One of the "acceptance test" for differentiability of $f(x,y)$ at $(x_0,y_0)$ is to verify that its partial derivatives exists and are continuous in a neighbourhood. I wonder what are some of the ways to quickly negate differentiability of a function where all directional derivatives exist.
The following is obvious:
Given a function $z=f(x,y)$, we want to test its differentiability at $(x_0,y_0)$. Find the "candidate tangential plane" with normal vector $\vec{n}=(f_x(x_0,y_0),f_y(x_0,y_0),-1)$. Choose a path $(x,y(x))$ and evaluate tangent vector of the curve $(x,y(x),f(x,y(x)))$ at $(x_0, y_0)$ and check if it is normal to the normal vector $\vec{n}$.
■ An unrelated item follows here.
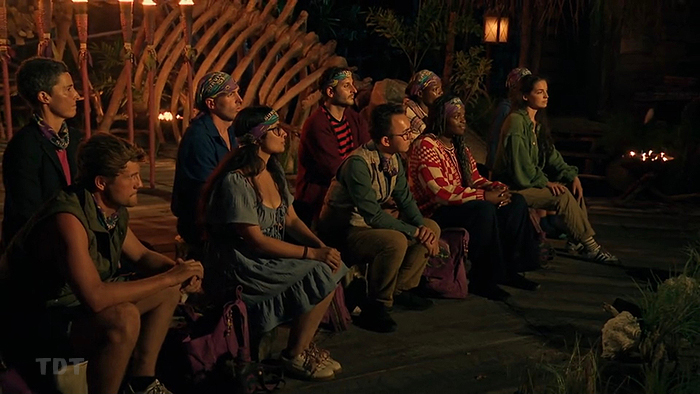 Ep2 Tribal Council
Are there any simpler procedures?
Let $a=\frac{\partial f}{\partial x}(x_0,y_0)$ and $b=\frac{\partial f}{\partial y}(x_0,y_0)$. Consider the quotient$$\psi(x,y)=\frac{f(x,y)-f(x_0,y_0)-a(x-x_0)-b(y-y_0)}{\bigl\lVert(x-x_0,y-y_0)\bigr\rVert}.$$If there are two continuous paths $\gamma_1$ and $\gamma_2$ such that $\gamma_1(0)=\gamma_2(0)=(x_0,y_0)$ the limits$$\lim_{t\to0}\psi\bigl(\gamma_1(t)\bigr)\text{ and }\lim_{t\to0}\psi\bigl(\gamma_1(t)\bigr)$$are distinct (or if at least one of them doesn't exist), then $f$ is not differentiable at $(x_0,y_0)$.
Note this only implies that $f$ is not differentiable at that point; it is not equivalent to the assertion that $f$ is not differentiable there.